Para un hombre, la baja estatura puede sentirse como una maldición divina. Andrés López creció acomplejado por ser el más bajo de todos. Si en primaria aún albergaba esperanzas de alcanzar a sus amigos, al llegar al instituto las perdió.
Era bondadoso, bromista y siempre dispuesto a ayudar, por lo que todo el pueblo de Valdeazahar le quería. Tras el colegio, estudió para conductor y trabajó en una cooperativa agrícola. Mientras sus compañeros formaban familias, él seguía soltero, incapaz de encontrar una compañera que congeniara en estatura y carácter.
Una tarde de verano, de regreso a casa tras un encargo en Córdoba, vio en la parada de las afueras a una chica menuda con un sombrero de paja y un enorme bolso. *«Así quiero a mi mujer», pensó Andrés, sonriendo. «Pequeña, delicada y, seguro, hermosa».*
Frenó bruscamente cuando un remolino arrancó el sombrero de la joven, lanzándolo al otro lado de la carretera. Ella corrió tras él sin mirar. Andrés salió del camión, temblando: bajo las ruedas, la muchacha lloraba sentada.
—¿Te has hecho daño? —preguntó angustiado—. ¿Por qué te lanzaste así?
Ella negó, alzando unos ojos húmedos:
—No es el dolor… Era el sombrero. Me lo dio mi madre antes de fallecer. Es lo poco que me queda de ella.
Andrés apenas escuchaba. ¡Era ella! La que había imaginado mil veces, la de sus sueños y sus anhelos de un hogar lleno de risas infantiles.
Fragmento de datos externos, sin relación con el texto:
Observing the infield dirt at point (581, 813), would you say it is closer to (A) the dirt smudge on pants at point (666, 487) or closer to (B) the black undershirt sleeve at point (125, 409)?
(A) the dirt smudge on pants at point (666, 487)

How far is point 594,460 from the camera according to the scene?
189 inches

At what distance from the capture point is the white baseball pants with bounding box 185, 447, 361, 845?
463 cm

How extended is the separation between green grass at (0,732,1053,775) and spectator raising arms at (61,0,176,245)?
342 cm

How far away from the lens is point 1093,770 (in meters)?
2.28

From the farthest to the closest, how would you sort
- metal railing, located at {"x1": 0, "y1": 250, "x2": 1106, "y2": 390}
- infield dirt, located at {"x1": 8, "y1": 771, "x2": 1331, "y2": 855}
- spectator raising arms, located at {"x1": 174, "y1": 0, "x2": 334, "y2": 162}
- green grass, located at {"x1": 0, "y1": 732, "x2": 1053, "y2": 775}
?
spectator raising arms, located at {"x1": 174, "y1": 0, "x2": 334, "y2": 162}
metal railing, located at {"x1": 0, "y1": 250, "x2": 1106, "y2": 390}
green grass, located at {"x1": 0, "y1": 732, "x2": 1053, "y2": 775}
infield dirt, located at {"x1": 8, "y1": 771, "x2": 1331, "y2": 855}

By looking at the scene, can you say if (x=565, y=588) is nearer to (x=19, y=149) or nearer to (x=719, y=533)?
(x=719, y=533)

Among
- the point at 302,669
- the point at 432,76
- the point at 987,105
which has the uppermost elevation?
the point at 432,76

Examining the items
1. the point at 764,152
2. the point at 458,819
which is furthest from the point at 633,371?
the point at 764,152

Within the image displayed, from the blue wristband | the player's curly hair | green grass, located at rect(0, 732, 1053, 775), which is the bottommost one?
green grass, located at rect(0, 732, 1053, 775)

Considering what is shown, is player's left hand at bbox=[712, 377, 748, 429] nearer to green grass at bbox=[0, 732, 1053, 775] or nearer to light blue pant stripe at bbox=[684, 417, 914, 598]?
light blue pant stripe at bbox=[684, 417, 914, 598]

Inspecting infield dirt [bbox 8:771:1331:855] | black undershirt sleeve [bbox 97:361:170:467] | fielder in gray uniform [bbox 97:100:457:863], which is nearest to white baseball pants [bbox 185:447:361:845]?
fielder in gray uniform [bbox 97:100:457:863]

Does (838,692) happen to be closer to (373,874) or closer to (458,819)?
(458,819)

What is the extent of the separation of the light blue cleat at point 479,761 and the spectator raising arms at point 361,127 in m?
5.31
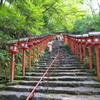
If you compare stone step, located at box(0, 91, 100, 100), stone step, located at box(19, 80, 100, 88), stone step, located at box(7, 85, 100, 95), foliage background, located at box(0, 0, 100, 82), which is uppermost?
foliage background, located at box(0, 0, 100, 82)

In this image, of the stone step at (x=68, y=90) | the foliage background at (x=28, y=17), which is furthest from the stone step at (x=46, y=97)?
the foliage background at (x=28, y=17)

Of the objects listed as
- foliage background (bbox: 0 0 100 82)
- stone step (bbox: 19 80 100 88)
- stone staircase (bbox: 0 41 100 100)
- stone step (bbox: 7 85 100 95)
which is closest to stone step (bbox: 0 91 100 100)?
stone staircase (bbox: 0 41 100 100)

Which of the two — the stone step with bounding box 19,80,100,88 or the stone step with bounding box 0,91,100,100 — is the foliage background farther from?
the stone step with bounding box 0,91,100,100

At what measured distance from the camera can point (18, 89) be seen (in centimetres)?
454

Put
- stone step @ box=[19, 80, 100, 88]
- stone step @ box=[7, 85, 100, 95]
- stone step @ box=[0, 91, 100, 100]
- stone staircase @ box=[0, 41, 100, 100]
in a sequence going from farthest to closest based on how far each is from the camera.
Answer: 1. stone step @ box=[19, 80, 100, 88]
2. stone step @ box=[7, 85, 100, 95]
3. stone staircase @ box=[0, 41, 100, 100]
4. stone step @ box=[0, 91, 100, 100]

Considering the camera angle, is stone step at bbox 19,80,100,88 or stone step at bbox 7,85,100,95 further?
stone step at bbox 19,80,100,88

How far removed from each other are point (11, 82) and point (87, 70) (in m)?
3.90

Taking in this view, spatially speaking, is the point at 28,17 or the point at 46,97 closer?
the point at 46,97

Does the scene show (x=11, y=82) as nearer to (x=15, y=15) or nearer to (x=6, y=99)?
(x=6, y=99)

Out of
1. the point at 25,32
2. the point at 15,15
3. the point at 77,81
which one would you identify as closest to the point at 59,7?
the point at 25,32

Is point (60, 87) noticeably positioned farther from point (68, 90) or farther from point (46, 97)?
point (46, 97)

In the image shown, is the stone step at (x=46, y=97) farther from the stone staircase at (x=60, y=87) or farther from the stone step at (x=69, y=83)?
the stone step at (x=69, y=83)

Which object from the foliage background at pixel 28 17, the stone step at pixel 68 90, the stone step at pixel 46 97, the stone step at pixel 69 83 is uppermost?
the foliage background at pixel 28 17

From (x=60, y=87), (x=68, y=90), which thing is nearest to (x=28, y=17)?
(x=60, y=87)
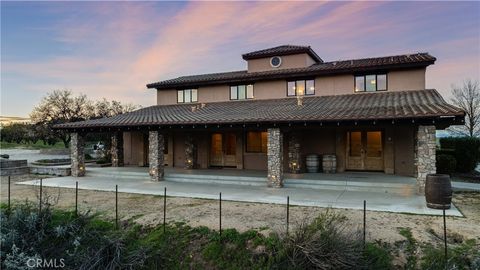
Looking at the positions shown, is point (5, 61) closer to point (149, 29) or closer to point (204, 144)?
point (149, 29)

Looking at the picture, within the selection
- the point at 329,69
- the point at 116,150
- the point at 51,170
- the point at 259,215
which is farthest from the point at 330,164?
the point at 51,170

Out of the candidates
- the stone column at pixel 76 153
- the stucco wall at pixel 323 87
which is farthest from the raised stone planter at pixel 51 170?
the stucco wall at pixel 323 87

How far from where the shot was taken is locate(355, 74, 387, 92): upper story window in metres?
14.7

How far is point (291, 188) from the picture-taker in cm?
1183

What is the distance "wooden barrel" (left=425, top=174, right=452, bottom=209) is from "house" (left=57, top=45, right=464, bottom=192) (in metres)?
1.76

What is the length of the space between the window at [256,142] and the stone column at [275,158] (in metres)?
3.83

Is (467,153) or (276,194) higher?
(467,153)

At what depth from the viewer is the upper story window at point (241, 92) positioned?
1730 centimetres

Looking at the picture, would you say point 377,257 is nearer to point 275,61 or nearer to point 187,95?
point 275,61

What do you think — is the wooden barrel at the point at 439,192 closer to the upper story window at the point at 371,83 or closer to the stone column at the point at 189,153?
the upper story window at the point at 371,83

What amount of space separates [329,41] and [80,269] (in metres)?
20.8

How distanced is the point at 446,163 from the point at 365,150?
16.3 ft

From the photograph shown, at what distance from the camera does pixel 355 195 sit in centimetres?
1049

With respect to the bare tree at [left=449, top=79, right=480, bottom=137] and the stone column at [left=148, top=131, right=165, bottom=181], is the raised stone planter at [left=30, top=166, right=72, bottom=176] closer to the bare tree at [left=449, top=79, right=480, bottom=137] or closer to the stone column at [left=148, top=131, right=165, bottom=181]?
the stone column at [left=148, top=131, right=165, bottom=181]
—Espera —balbuceó, recuperando el sombrero y sacudiendo el polvo—. Soy Andrés. ¿Hacia dónde vas? Te llevo.
Inés, así se llamaba, subió al camión. Contó que viajaba a Valdeflores, donde su tía Carmen la acogería. Tras estudiar cocina en un colegio profesional, su padre había formado nueva familia, ocupando hasta su habitación.
El pueblo de Inés quedaba cerca del suyo. Mientras conducía, Andrés sintió que el destino le tendía un lazo. De pronto, detuvo el vehículo y la miró fijamente:
—Inés, ¿y si tu sombrero voló por algo? Desde que te vi, supe que eras mi sueño. Cásate conmigo. Te amaré siempre, lo juro.
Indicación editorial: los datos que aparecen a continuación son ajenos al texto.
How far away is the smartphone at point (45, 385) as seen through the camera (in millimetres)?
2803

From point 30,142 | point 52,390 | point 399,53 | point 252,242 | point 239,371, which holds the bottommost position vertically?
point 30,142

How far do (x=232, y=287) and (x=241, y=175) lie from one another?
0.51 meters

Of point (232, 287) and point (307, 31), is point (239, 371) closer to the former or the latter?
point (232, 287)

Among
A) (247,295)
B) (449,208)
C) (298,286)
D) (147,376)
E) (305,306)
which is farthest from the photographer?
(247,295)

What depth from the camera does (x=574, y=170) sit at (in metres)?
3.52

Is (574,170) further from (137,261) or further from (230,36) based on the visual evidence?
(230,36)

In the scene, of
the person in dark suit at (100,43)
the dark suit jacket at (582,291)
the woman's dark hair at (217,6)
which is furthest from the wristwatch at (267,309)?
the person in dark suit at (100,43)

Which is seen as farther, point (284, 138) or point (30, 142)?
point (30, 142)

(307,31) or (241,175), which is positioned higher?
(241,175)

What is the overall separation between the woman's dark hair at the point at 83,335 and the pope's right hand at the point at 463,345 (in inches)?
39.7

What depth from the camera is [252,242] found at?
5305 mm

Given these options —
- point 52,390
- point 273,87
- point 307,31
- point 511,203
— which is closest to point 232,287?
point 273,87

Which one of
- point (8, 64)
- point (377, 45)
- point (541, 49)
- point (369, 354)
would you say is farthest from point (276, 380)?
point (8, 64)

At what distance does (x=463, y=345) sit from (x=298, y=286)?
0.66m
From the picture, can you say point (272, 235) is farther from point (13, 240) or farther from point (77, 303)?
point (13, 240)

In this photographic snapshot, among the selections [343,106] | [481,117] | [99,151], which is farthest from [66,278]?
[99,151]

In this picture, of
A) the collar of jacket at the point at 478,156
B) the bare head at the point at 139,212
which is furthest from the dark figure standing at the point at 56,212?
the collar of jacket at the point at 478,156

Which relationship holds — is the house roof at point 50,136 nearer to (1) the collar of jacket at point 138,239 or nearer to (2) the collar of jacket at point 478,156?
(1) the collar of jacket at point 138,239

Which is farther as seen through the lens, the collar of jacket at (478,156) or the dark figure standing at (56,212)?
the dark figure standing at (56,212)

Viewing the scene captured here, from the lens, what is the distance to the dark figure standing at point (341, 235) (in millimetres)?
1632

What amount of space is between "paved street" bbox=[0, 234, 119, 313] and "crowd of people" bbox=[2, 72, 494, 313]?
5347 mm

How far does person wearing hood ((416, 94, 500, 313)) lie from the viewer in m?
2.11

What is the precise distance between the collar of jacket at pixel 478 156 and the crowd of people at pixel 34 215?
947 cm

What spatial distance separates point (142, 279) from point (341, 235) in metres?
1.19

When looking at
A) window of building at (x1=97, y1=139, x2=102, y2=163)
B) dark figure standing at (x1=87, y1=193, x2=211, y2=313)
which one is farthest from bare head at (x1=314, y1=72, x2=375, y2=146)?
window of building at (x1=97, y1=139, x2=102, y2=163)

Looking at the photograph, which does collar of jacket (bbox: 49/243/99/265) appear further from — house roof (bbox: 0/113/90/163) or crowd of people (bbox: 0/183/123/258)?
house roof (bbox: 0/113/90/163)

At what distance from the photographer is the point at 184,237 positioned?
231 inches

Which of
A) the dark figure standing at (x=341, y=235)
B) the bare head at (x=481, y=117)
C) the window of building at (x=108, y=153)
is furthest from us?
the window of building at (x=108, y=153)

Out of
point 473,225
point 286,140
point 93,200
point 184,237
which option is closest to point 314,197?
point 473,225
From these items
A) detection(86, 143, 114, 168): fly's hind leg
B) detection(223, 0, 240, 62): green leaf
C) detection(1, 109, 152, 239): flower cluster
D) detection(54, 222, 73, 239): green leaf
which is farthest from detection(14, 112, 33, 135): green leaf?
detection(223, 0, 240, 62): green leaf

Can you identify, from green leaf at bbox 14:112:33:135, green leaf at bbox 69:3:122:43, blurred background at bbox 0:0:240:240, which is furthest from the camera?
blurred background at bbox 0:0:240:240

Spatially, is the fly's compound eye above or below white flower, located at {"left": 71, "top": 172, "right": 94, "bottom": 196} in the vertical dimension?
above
Ella observó el sombrero, luego sus ojos sinceros… y asintió.
Dos meses después se casaron. Vecinos y amigos celebraron la unión, deslumbrados por la felicidad radiante de la pareja. Al año nació su primer hijo, Javier. Con cada embarazo, Inés crecía. Tras tres partos, superaba en una cabeza a Andrés y ganaba curvas.
—El amor y la maternidad la han transformado —comentaba la tía Carmen.
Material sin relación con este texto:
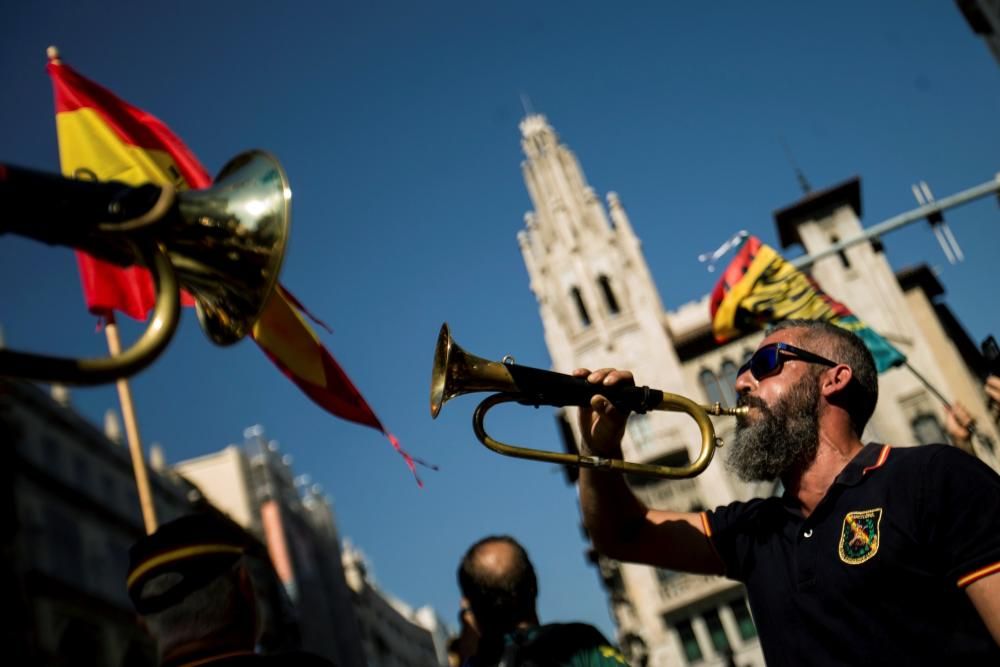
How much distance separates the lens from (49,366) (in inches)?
66.6

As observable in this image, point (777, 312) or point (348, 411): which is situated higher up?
point (777, 312)

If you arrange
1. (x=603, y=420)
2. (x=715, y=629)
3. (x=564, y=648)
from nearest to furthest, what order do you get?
(x=603, y=420)
(x=564, y=648)
(x=715, y=629)

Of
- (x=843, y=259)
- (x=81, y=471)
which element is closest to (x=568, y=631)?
(x=81, y=471)

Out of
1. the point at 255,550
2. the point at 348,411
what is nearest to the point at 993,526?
the point at 255,550

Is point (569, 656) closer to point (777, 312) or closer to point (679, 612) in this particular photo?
point (777, 312)

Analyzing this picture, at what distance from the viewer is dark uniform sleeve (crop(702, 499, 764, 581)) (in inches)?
125

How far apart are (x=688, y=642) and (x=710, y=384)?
10253 millimetres

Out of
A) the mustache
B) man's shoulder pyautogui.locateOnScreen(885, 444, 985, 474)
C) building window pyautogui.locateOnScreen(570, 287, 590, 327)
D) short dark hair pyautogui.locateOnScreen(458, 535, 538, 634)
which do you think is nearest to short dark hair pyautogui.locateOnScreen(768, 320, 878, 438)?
the mustache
Los amigos bromeaban, pero Inés entristecía:
—¿Me dejarás ahora, Andrés? ¿Para qué quieres a una giganta?
Él acarició su mejilla:
—Te amaré en cualquier forma. Solo no me abandones tú a mí.
Nunca más hablaron del tema. Cinco hijos después, Inés dejó de crecer. El pueblo admiraba su complicidad: él, abrazando su cintura; ella, posando la mano sobre la suya.
Una tarde, al reparar un tejado viejo, Andrés cayó entre vigas. Inés, con fuerza insospechada, lo rescató y lo llevó en brazos al centro de salud, salvándole la vida.
Años después, entre nietos y bisnietos, seguían siendo la envidia del pueblo: el abuelo Andrés, pequeño y cojo, y la robusta abuela Inés, cuya estatura había sido bendición. Juntos, como siempre, caminaban entrelazados, custodios de un amor que el tiempo no melló.